# Project David RZ (Revision Z)



## mhikevin (Apr 13, 2015)

To view this case mod, go here.



 

 

 

 

 

 

 

 

 

 

 

 

 

 

 

 

 

 

 

 

 

 

 

 

 

*Specs:*
» NZXT S340
» Intel Core i7 4770k @4.7ghz 1.28v
» ASUS ROG Maximus VI Extreme
» 2x EVGA GTX 780 SC with ACX SLi
» Corsair Vengeance 16GB @ 1600mhz
» Cooler Master SPH 1300W
» Corsair SP120 x8
» Sandisk Extreme 120GB SSD
» Seagate 500GB HDD
» EK 360XT, Ek 360XTX and XSPC 120 rad
» EK Supremacy EVO Waterblock
» EK Dominator Ram block monarch
» 2X EK-FC Titan water blocks with Backplate
» EK Compression fittings, 90 45 adapter fittings CSQ
» EK top res with pump variable speed
» 3/8 5/8 primochill white tubings

*Mods:*
cut pass through holes with dremel
place custom front side shroud took from HAF 932
created an acrylic shroud for the top front with carbon fiber decal.
took GeForce GTX logo from 980 reference cooler, sanded and place it in top front.
custom mounts for the 2 360 rads
custom sleeves cables
replaced acrylic window with laser cut DAVID RZ logo.
custom strip RGB leds with remote.


----------



## zo0lykas (Apr 13, 2015)

case look awesome, can see lot's of hard job done  well done 

I cant imagine, how you play any games, when your monitors so close to you


----------



## micropage7 (Apr 13, 2015)

nice, although i dont like open fans
the rest looks clean and well arranged


----------



## mhikevin (Apr 13, 2015)

Thank you for the compliment mates. will build another rig soon hopefully it'll be good as well. cheers.


----------



## Heaven7 (Apr 14, 2015)

Totally awesome! How I would love to sit down in that seat...  Love the color scheme, absolutely beautiful. This is gaming luxury. Well done!


----------



## mhikevin (Apr 15, 2015)

Heaven7 said:


> Totally awesome! How I would love to sit down in that seat...  Love the color scheme, absolutely beautiful. This is gaming luxury. Well done!



Thanks mate.. cheers..


----------



## Heaven7 (Apr 15, 2015)

You absolutely deserve the high votes you got!  In one of your pics I can see you entered a competition of some sort... how did it turn out? Seeing your system, it must have been a great success for you!  I'm just being curious. One other thing: your cable management is top notch - even on that rarely seen "backside" you provided of your case, only users very proud of their work show that one as well!  Thank you for sharing it. I'm not a gamer at heart. but if I was, like I said I'd feel proud to take a seat in front of your machine!!!


----------



## mhikevin (Apr 16, 2015)

Heaven7 said:


> You absolutely deserve the high votes you got!  In one of your pics I can see you entered a competition of some sort... how did it turn out? Seeing your system, it must have been a great success for you!  I'm just being curious. One other thing: your cable management is top notch - even on that rarely seen "backside" you provided of your case, only users very proud of their work show that one as well!  Thank you for sharing it. I'm not a gamer at heart. but if I was, like I said I'd feel proud to take a seat in front of your machine!!!
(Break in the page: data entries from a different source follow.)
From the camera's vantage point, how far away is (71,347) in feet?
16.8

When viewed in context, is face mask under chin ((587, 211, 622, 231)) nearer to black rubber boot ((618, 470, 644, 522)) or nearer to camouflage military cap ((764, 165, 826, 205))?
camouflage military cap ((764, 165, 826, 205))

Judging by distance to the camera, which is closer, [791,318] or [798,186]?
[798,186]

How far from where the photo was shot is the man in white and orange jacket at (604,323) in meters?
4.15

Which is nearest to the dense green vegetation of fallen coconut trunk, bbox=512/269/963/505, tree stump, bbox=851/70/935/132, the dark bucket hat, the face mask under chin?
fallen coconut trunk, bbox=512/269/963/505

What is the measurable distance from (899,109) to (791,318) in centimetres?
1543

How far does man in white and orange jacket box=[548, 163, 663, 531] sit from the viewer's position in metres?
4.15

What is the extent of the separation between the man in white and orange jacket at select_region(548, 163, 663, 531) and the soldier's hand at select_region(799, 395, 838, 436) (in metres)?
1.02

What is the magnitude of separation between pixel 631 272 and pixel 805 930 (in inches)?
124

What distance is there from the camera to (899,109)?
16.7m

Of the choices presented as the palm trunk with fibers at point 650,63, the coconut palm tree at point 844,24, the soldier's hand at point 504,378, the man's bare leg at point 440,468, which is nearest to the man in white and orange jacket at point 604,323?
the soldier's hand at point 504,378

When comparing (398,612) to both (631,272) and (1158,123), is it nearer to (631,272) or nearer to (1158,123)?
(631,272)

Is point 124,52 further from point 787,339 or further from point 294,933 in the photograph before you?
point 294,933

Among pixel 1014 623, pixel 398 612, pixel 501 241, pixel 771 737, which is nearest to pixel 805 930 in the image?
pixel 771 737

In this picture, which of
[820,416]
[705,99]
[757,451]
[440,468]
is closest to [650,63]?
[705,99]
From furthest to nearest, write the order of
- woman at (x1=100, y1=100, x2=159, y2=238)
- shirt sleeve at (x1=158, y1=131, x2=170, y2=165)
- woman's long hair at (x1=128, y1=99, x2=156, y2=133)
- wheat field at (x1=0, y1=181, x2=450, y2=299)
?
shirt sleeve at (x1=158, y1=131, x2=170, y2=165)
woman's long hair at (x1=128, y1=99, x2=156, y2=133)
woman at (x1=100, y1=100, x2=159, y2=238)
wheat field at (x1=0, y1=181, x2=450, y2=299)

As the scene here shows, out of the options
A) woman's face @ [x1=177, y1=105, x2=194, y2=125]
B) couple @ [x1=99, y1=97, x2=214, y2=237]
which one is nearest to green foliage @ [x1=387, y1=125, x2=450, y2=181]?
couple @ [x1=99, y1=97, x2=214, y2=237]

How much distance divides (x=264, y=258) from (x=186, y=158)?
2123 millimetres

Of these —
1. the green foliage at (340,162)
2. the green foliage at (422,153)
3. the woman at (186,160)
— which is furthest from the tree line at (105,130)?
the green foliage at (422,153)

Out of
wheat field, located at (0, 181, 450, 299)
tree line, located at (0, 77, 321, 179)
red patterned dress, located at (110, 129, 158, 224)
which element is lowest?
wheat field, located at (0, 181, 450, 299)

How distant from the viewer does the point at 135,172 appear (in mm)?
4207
thank you so much mate.. appreciated. yes I've been in a Geforce Garage Rig building tournament here in Dubai World trade center Film and Comic Con event last week April 10 got the 2nd place and it was my 2nd time join in a competition in UAE. here's a youtube link of the competition. 







again thank you so much and for the vote.


----------



## jaggerwild (Apr 19, 2015)

Nice Rig man ! Great work!


----------



## mhikevin (Apr 20, 2015)

jaggerwild said:


> Nice Rig man ! Great work!


thanks mate..


----------